I don’t know why I was so worried about him being an ex-guardsman. He is like me. Perhaps we are more compatible than I’d first realized. He is someone who has lived passed what he should have, has been touched by sorcery, and now lives with thievery in his blood. I may have actually fallen in love with him before our vows instead of marrying him for the convenience of it all.
“Talyria?” he says softly after a long moment. It’s as if it’s painful to even say my name.
“Yes?”
“Were you really married before?”
I press my eyes shut, remembering Petrov’s face, the light in his eyes, the way his smile made me feel. “That was a long time ago.”

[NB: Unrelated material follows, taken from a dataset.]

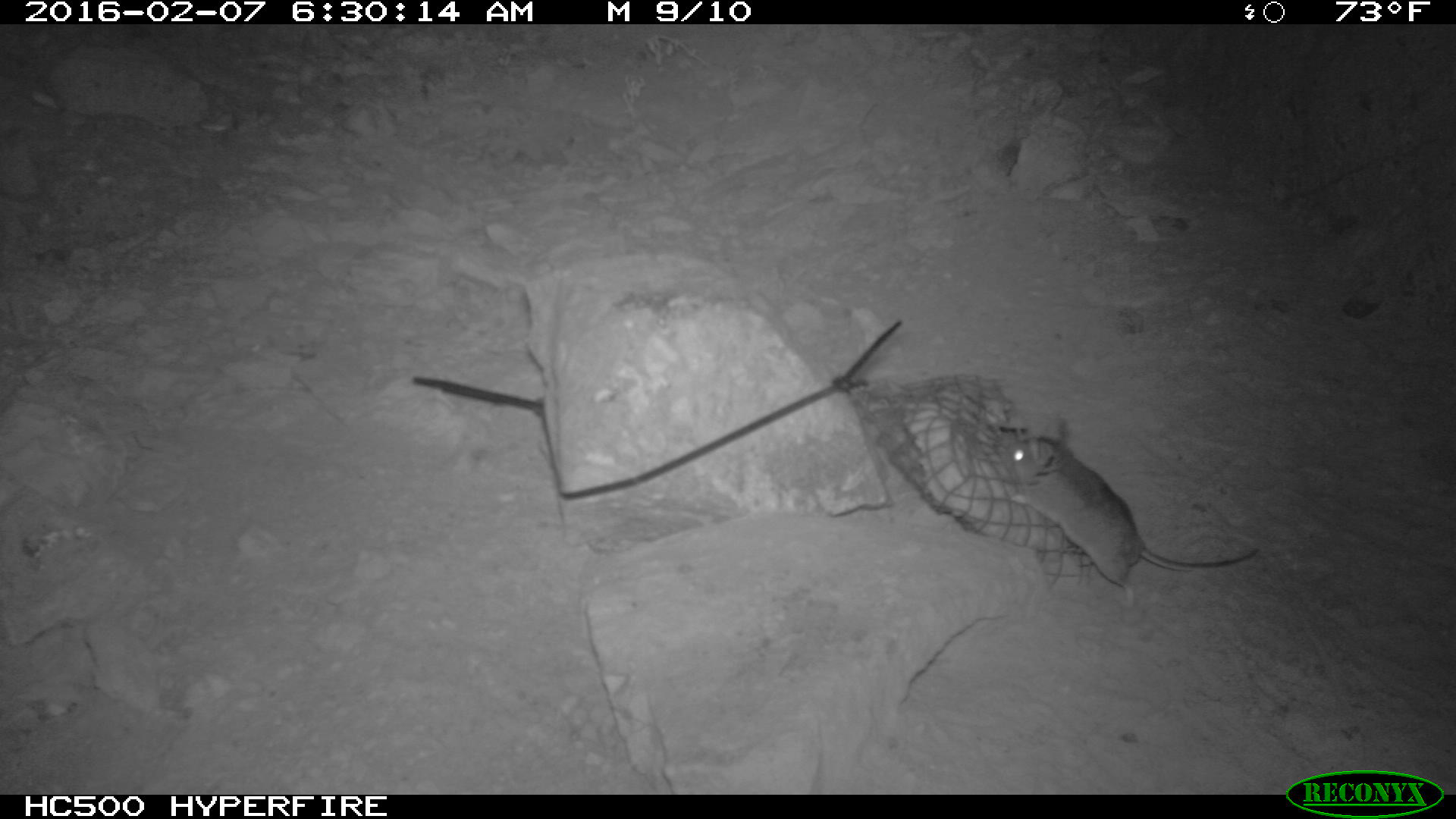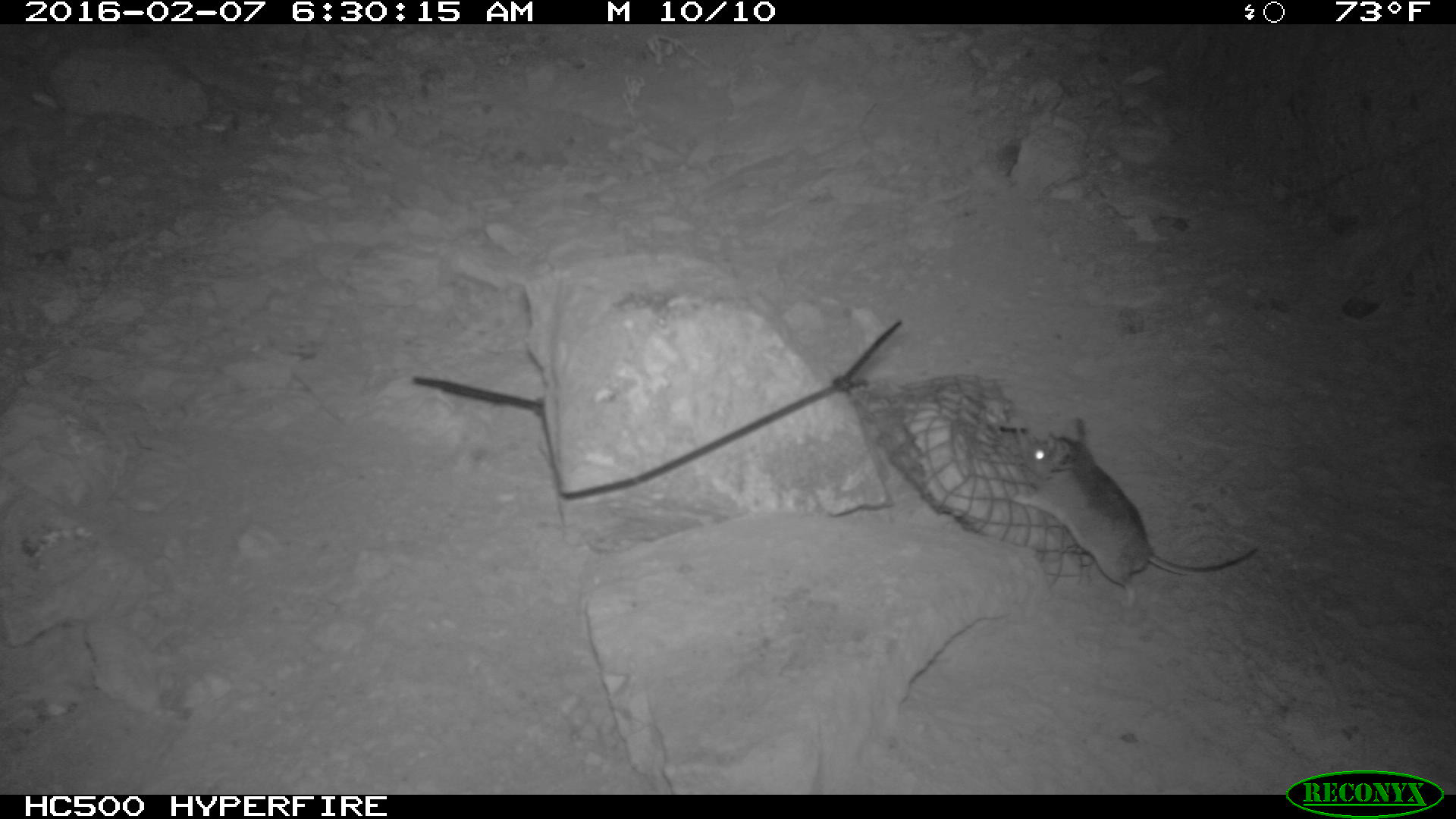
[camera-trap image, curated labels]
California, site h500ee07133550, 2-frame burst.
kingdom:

“Why didn’t you tell me?” he asks, softly.
“Probably for the same reason you lied to me. I was scared you couldn’t love who I truly was.”
“You were right,” he says quietly. He reaches up, I think to fiddle with his wedding ring like I’ve noticed him doing quite a bit before. But instead, he pulls it off. “Marriage is built on trust.”
I feel my mouth drop open, but I’m not sure what to say. I won’t beg him to have me. Suddenly the weight is back. I was completely right in all my fears after all.
Victor won’t meet my gaze as he drops the ring and pushes to his feet. “How could we have expected to start a new life together when we both had so many lies?”
I watch him, trying to find a reason for the cavernous pain I feel opening up inside of me.
I barely know Victor, he barely knows me. Clearly, we were wrong about who we thought the other was.
And yet… is he really going to walk away just like Petrov did?
I bite down on my lip hard, trying to keep from crying as I pull off my own ring. I fling it down onto the ground, it makes a slight ringing sound as it lands on top of Victor’s.
Another failed marriage and this one didn’t last nearly as long as the last one had.
I think it’s time to face it that people like me don’t get eternal love. That’s the price of power. Even the power that I no longer have creates a vacuum that sucks at everything in my life. Leaving no room for love.